Au lieu, donc, d'appliquer un taux réduit (qui complique le système TVA), on peut appliquer le taux normal pour faire payer tout le monde, et surtout les riches, sur leur alimentation et, sous forme de forfait, restituer aux pauvres les 5,5% de TVA sur leurs achats alimentaires. L'informatique, qu'on utilise si bien pour l'impôt sur le revenu pour restituer les trop payés ou grâce à des lois sur le renseignement, permet aussi bien d'identifier les pauvres que de leur restituer forfaitairement la TVA déboursée. Mieux, une restitution de TVA accroîtrait la consommation des pauvres et conforterait la croissance économique par la demande.
Certes, la consommation des non bénéficiaires de restitution pourrait diminuer mais on sait que leur surplus va davantage vers l'épargne et que celle-ci s'investit de moins en moins dans le système productif – placer son argent dans un tableau, par exemple, contribue moins à la croissance. En France, où l'on connaît très bien la hiérarchie des revenus, le mécanisme est facile à mettre en place. La Grèce ne dispose peut être pas encore d'un système fiscal entièrement informatisé, tache à laquelle devrait s'atteler un gouvernement de gauche pour connaître la hiérarchie des revenus.
En bref, mettons que sur, grosso modo, trente millions de ménages, dix soient éligibles à la restitution. Sans entrer dans les arcanes de la comptabilité nationale au sujet des prix hors et toutes taxes, mettons qu'au taux normal, les 190 milliards de consommation alimentaire à taux réduit, deviendraient 212 au taux normal, dont 36 de TVA à 20%. Sur ces 36, les dix millions de ménages pauvres payeraient 12 milliards environ à restituer. L'État, qui, sur les 190 au taux réduit, touchait 10 milliards à 5,5%, touche maintenant 36 à 20%. Il en restitue 12 aux plus pauvres et garde 24, soit une augmentation de recettes de 14 milliards (il percevait 10 milliards de recettes nettes à taux réduit) et une diminution de charge pour les plus démunis. D'une pierre deux coups. Un déficit public amoindri et un plus de pouvoir d'achat pour les pauvres. Mais comme on le sait, au lieu de créer une telle dépense fiscale pour les pauvres, les gouvernements successifs ont plutôt multiplié les niches fiscales et restitutions pour les non-pauvres.

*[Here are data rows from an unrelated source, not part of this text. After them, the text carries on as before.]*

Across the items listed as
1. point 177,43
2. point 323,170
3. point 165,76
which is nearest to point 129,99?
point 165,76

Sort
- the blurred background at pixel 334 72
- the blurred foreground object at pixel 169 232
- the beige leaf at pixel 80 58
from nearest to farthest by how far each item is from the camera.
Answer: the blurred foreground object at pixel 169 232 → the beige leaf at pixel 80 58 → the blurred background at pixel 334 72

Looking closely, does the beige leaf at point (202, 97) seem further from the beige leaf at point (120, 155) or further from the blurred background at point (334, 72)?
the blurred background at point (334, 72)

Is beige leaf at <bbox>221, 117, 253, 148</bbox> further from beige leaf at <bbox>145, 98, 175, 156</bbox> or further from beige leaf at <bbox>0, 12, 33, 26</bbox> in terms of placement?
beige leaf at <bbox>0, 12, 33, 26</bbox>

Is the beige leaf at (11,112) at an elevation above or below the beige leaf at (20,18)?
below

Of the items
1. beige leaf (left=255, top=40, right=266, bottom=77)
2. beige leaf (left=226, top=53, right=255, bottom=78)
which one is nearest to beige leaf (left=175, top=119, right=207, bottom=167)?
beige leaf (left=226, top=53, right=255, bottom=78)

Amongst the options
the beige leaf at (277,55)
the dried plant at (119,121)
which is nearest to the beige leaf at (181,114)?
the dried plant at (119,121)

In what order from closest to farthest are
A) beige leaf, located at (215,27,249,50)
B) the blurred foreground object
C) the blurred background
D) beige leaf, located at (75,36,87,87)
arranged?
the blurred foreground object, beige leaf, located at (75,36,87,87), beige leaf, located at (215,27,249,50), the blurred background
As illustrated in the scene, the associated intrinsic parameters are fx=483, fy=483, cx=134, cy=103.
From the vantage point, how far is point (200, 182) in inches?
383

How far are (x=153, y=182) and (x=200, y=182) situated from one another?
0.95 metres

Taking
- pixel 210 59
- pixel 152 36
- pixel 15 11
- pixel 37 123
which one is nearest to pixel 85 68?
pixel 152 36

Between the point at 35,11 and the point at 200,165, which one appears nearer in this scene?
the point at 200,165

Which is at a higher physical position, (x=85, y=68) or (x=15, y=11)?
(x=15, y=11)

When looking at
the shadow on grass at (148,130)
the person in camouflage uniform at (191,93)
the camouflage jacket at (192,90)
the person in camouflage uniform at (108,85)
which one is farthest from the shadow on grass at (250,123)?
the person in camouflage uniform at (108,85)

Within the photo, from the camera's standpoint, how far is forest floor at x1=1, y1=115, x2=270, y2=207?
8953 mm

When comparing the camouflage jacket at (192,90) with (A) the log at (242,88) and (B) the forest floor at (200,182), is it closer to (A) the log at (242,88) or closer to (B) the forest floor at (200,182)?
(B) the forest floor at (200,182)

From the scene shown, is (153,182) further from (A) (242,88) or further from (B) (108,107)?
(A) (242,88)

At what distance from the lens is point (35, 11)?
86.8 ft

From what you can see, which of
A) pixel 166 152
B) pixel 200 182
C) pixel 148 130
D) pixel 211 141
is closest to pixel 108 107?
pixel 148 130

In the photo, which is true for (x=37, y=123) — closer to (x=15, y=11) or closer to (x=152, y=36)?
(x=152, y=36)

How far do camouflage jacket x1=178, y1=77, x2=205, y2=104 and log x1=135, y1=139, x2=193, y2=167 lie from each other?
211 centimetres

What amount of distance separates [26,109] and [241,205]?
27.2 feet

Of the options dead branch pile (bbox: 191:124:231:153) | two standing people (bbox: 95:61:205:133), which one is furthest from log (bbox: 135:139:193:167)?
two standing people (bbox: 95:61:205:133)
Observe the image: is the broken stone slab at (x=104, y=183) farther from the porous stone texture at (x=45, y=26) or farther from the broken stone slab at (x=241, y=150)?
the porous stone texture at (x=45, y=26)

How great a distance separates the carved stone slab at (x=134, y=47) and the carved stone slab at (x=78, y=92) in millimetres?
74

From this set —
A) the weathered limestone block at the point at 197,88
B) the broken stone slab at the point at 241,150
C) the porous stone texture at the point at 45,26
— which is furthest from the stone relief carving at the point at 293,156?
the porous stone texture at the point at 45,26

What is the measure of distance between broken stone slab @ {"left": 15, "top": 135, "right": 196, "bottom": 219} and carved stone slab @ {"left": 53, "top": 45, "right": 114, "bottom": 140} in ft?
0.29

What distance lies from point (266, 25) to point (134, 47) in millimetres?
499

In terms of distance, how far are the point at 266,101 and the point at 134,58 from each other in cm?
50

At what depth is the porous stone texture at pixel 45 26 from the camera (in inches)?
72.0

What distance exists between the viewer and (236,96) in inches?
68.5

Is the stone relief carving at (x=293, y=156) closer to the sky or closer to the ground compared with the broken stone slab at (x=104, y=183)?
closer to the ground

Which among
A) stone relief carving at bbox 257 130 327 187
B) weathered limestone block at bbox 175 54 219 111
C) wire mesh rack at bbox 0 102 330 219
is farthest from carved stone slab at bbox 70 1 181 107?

Sur le plan individuel, l'Insee mesure à 16% en moyenne le poids des consommations alimentaires dans le budget des ménages en France, toutes catégories sociales confondues. En restant grossièrement dans les moyennes et sans donc hiérarchiser pour simplifier l'exposé, un pauvre touchant, en 2015, 900 euros mensuels courants dépense 144 en achats alimentaires (136 HT + 8 de TVA). Avec un taux réduit de 5,5%, il paye donc 8 euros de TVA à l’État. Si on lui applique le taux normal, il dépenserait 163 euros, dont 27 de TVA à 20% (136 HT+ 27 de TVA). En lui restituant ces 27 euros, ses achats ne lui coûteraient que 136 euros, au lieu de 144 avec taux réduit sans restitution. Son pouvoir d'achat augmenterait de 8 euros par mois. Bien entendu, les vingt millions de ménages non-pauvres payeraient chacun 19 euros mensuels (27 - 8) de plus en TVA.
D'un côté, un mieux pour le budget, de l'autre plus de justice sociale, sans compter l'effet sur la demande des pauvres et la simplification technique sur le plan fiscal entre avances et restitutions pour les entreprises.